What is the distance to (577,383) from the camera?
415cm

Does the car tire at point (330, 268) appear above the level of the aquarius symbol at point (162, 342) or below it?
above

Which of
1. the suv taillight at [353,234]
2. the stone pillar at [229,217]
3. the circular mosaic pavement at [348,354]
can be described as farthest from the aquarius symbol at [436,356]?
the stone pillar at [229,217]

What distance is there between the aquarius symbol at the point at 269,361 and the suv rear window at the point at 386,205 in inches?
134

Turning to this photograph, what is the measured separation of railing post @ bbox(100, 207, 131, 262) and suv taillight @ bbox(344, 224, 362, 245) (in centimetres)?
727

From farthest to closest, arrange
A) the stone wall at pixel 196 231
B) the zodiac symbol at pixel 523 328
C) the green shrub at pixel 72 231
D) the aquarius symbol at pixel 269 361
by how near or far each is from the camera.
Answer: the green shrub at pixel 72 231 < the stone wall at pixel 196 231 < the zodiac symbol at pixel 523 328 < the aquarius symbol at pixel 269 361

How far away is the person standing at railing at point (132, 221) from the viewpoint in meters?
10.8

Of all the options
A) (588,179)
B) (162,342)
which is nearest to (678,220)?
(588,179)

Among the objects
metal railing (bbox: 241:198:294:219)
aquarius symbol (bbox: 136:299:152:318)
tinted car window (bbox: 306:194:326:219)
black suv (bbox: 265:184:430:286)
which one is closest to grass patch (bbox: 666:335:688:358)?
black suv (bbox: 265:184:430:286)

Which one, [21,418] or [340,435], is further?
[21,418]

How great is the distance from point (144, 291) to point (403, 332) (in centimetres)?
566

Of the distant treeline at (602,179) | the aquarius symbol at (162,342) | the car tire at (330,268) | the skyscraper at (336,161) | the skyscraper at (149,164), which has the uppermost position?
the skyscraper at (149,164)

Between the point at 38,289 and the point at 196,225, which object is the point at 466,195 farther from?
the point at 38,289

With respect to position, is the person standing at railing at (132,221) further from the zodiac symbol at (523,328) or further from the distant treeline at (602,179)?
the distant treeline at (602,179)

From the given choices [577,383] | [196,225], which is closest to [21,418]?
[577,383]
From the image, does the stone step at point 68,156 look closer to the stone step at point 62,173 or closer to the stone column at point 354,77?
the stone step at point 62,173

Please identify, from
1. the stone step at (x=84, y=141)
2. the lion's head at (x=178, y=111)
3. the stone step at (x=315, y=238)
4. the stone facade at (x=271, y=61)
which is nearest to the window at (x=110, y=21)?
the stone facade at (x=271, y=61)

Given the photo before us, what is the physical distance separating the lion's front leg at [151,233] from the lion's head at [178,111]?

• **Task**
Turn the data lines into a numbered list, starting with the line that contains "Please identify, from" and going on through the end of the data. Leave out blank lines.

• **Problem solution**
1. Please identify, from
2. 1. the stone step at (x=84, y=141)
3. 2. the lion's head at (x=178, y=111)
4. 3. the stone step at (x=315, y=238)
5. 4. the stone facade at (x=271, y=61)
6. which is nearest to the window at (x=110, y=21)?
7. the stone facade at (x=271, y=61)
8. Given the photo before us, what is the physical distance separating the lion's front leg at [151,233] from the lion's head at [178,111]?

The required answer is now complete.